Suppose that the 2x2 real matrix B = satisfies ad - bc = 1 and a+d = 2.For which values of the entries a,b,c and d will B be diagonalizable by a real matrix?Explain.
Hello,
A matrix 2x2 is diagonalizable if its eigenvalues are distinct (or that the sum of the dimensions of its eigenspaces is 2)
So the characteristic polynomial (remember that the eigenvalues are the root of this polynomial) of the matrix is defined as :
$\displaystyle \chi_B (\lambda)=\begin{vmatrix} a-\lambda & b \\ c & d-\lambda \end{vmatrix}=(a-\lambda)(d-\lambda)-bc$
$\displaystyle (a-\lambda)(d-\lambda)-bc=ad+\lambda^2-a \lambda - d \lambda - bc=\underbrace{ad-bc}_{1}-(\underbrace{a+d}_{2}) \lambda + \lambda^2$
$\displaystyle \chi_B (\lambda)=\lambda^2-2\lambda+1=(\lambda-1)^2$
So 1 has to be an eigenvalue and generate an eigenspace of dimension 2.
Let's study the eigenspaces generated by 1.
We have to find $\displaystyle x_1, \ x_2$ such as :
$\displaystyle \begin{pmatrix} a & b \\ c & d \end{pmatrix} \begin{pmatrix} x_1 \\ x_2 \end{pmatrix} = 1 \begin{pmatrix} x_1 \\ x_2 \end{pmatrix}$
So it's equivalent to solving this system of equations :
$\displaystyle \begin{bmatrix} ax_1+bx_2=x_1 \\ cx_1+dx_2=x_2 \end{bmatrix}$
First of all, we know that $\displaystyle a+d=2$, that is to say $\displaystyle d=2-a$.
So the system is now :
$\displaystyle \begin{bmatrix} ax_1+bx_2=x_1 \longleftrightarrow (a-1)x_1+bx_2=0 \\ cx_1+(2-a)x_2=x_2 \longleftrightarrow cx_1+(1-a)x_2=0\end{bmatrix}$
And from here, i can't really know... If a=1, nothing tells us that b and c are different from 0, which is a condition that could help because it can let us say that a has to be different from 1 (or else, the eigenspace will be the null vector).
Can you go further though ?

_Written problem A_: Write out the forum thread on diagonalizing B, everything from "Let's study the" down to "say $\displaystyle d=2-a$.".

Items from a dataset:
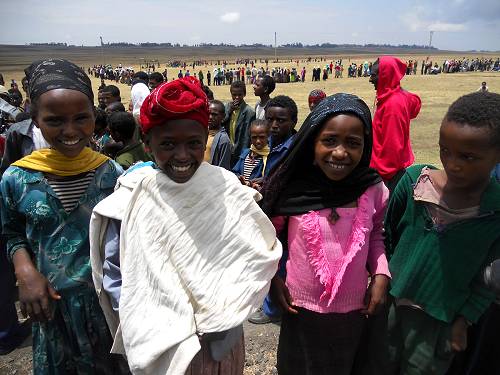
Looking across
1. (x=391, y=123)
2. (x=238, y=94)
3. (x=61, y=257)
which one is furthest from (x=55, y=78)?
(x=238, y=94)

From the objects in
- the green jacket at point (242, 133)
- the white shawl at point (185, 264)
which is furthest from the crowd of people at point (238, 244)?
the green jacket at point (242, 133)

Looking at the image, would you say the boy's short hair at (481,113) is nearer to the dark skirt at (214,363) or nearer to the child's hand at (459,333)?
the child's hand at (459,333)

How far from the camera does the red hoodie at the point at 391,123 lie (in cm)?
435

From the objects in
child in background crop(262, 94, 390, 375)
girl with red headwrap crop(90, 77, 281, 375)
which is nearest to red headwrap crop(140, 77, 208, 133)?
girl with red headwrap crop(90, 77, 281, 375)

_Written problem B_: Pick out each line of the records that contains the word "point".

_Solution A_:
Let's study the eigenspaces generated by 1.
We have to find $\displaystyle x_1, \ x_2$ such as :
$\displaystyle \begin{pmatrix} a & b \\ c & d \end{pmatrix} \begin{pmatrix} x_1 \\ x_2 \end{pmatrix} = 1 \begin{pmatrix} x_1 \\ x_2 \end{pmatrix}$
So it's equivalent to solving this system of equations :
$\displaystyle \begin{bmatrix} ax_1+bx_2=x_1 \\ cx_1+dx_2=x_2 \end{bmatrix}$
First of all, we know that $\displaystyle a+d=2$, that is to say $\displaystyle d=2-a$.

_Solution B_:
- the green jacket at point (242, 133)
- the white shawl at point (185, 264)
which is furthest from the crowd of people at point (238, 244)?
the green jacket at point (242, 133)
How far from the camera does the red hoodie at the point at 391,123 lie (in cm)?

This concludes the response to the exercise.